Our founder, Thomasina H. Williams, works with families as a strategic thought partner, facilitator, and guide. She believes that a family’s most precious assets are who they are, individually and collectively, not what they own. Thomasina helps families tap into their innate wisdom so they can transcend life’s inevitable challenges, reach their potential, and sustain enduring legacies.
Working at the intersection of family enterprise, leadership development, and family systems, Thomasina helps families navigate the unique opportunities and challenges of combining family and finances.

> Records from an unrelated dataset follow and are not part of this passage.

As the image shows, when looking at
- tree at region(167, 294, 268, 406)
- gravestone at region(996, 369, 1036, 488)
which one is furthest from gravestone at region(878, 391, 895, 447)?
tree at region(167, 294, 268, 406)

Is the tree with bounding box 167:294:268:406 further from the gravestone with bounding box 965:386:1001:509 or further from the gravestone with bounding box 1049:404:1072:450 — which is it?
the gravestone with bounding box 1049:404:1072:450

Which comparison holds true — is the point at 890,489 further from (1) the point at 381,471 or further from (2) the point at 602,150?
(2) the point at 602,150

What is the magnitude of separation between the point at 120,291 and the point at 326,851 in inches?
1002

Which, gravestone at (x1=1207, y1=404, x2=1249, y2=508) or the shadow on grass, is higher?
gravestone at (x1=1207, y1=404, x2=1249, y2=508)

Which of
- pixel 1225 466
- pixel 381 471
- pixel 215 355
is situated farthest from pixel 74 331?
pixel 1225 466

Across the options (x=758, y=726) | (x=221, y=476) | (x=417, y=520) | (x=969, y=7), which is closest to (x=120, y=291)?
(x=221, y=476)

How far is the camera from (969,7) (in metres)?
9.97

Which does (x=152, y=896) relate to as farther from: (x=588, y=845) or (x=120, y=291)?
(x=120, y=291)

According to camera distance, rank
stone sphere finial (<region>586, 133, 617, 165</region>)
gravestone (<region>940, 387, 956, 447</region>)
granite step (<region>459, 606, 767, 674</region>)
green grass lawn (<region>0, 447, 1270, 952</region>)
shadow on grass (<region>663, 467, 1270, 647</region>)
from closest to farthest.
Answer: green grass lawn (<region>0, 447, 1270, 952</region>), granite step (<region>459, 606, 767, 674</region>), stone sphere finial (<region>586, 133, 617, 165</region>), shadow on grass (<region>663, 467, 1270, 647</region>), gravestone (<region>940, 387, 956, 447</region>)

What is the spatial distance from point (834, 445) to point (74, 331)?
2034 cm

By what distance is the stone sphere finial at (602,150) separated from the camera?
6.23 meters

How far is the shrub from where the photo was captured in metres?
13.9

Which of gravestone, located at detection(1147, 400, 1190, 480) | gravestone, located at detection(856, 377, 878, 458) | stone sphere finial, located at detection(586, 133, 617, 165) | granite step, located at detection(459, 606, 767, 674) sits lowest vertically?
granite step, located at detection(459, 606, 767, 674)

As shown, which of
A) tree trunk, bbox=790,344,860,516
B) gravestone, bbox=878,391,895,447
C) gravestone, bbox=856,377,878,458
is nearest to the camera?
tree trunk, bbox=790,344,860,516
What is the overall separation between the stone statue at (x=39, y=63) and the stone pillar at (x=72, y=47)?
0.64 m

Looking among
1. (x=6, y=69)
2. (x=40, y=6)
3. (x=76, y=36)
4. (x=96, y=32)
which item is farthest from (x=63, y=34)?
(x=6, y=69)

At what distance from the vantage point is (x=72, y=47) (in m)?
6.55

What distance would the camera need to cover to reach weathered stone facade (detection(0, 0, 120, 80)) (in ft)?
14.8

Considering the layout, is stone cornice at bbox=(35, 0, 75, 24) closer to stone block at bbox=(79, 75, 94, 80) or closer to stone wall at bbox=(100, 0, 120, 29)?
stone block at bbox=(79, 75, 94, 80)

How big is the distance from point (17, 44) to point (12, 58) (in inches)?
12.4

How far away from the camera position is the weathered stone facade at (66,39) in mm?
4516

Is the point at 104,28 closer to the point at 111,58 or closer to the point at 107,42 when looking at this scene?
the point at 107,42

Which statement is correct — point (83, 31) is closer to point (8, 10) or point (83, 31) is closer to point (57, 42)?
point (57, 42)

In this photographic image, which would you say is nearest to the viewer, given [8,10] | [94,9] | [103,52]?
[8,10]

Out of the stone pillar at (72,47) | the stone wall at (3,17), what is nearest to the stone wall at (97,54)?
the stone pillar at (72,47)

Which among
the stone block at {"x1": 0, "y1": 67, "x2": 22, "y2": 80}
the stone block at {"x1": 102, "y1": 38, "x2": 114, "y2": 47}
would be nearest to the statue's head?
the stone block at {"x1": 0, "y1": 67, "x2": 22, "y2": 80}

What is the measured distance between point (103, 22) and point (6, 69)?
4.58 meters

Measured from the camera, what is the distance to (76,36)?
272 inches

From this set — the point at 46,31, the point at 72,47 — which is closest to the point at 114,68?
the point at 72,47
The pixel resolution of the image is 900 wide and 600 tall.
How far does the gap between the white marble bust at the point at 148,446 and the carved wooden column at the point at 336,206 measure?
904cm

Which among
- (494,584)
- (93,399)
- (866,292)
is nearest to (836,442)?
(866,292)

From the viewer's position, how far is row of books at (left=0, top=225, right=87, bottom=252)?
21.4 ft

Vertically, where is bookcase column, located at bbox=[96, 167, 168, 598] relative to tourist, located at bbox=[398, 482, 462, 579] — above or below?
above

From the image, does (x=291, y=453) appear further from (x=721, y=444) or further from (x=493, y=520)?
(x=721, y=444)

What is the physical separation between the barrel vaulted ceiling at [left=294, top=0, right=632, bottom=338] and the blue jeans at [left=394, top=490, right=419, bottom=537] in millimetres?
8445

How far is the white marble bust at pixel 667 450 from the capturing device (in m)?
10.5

Thomasina is a member of Forte, a cadre of vetted family advisors within the Family Wealth Alliance, a family office network that is part of financial giant Charles Schwab. She was also the first Family Dynamics Consultant hired by one of the largest private banks in the United States. She played a leadership role in building a new service offering to support the bank’s ultra-high net worth clients in managing generational transitions. Her work also included training the bank's wealth advisors in understanding family systems, so they can better support their clients.
A seasoned practitioner of Bowen Family Systems Theory since 2015, Thomasina has created family systems-based frameworks to support Enterprising Families and created an emerging online learning community experience for women called The FEW: Family Enterprise Women™.
Thomasina’s personal passion and professional quest to be of service to Enterprising Families is fueled by her own family history of loss of wealth and fracturing of relationships during the transition from her grandparents to her mother’s generation. She strives to help other families avoid what happened to her family.
Thomasina leads our multi-disciplinary consortium of industry-leading consultants in helping families, individuals, and advisors sustain transgenerational legacies of success.
Learning community of multi-disciplinary professionals dedicated to helping families develop deeper relationships, meaningful lives, and purposeful legacies.
Science-based leadership development programs that help individuals and teams build social and emotional intelligence to improve engagement and well-being at work.
Kathy Wiseman was one of the first consultants to Enterprising Families to incorporate family systems theory into her work. She continues to be recognized as a leading expert, educator, and speaker on family systems and family learning. As a long-time member of the faculty at The Bowen Center for the Study of the Family and in her consulting practice and professional collaborations, Kathy supports motivated family members and family advisors to think systems and increase their capacity to manage themselves in times of change.
Gaia Marchisio is a family enterprise consultant who grew up in an Enterprising Family. A recognized expert, educator, and speaker on family enterprise, in addition to her private consulting practice, Gaia is a Senior Lecturer in the Discipline of Business in the Management Division at Columbia Business School. She also serves as Faculty Director of Columbia's Global Family Enterprise Program. Prior to joining Columbia’s faculty, Gaia was a tenured associate professor in the Coles College of Business, Department of Management & Entrepreneurship, at Kennesaw State University for over 15 years. During eight of those years, she also served as the Aronoff Professor of Family Business, and as the Executive Director of the Cox Family Enterprise Center.
“Sankofa” is a wisdom principle from the Akan people of western Africa. Its traditional depiction is a mythical bird with a long neck, its feet facing forward, its head turned backwards, and an egg in its mouth.
“Sankofa” means – here we are firmly planted in the realities of the present, as we honor and draw lessons from the past, to give birth to new possibilities for the future.
“Sankofa” epitomizes the principle of stewardship for families seeking to craft transgenerational legacies of success – to build on the foundation laid by those who came before you and leverage potential in the present to flourish for generations.
We help families develop leaders to sustain both their financial wealth and their individual and collective well-being across generations.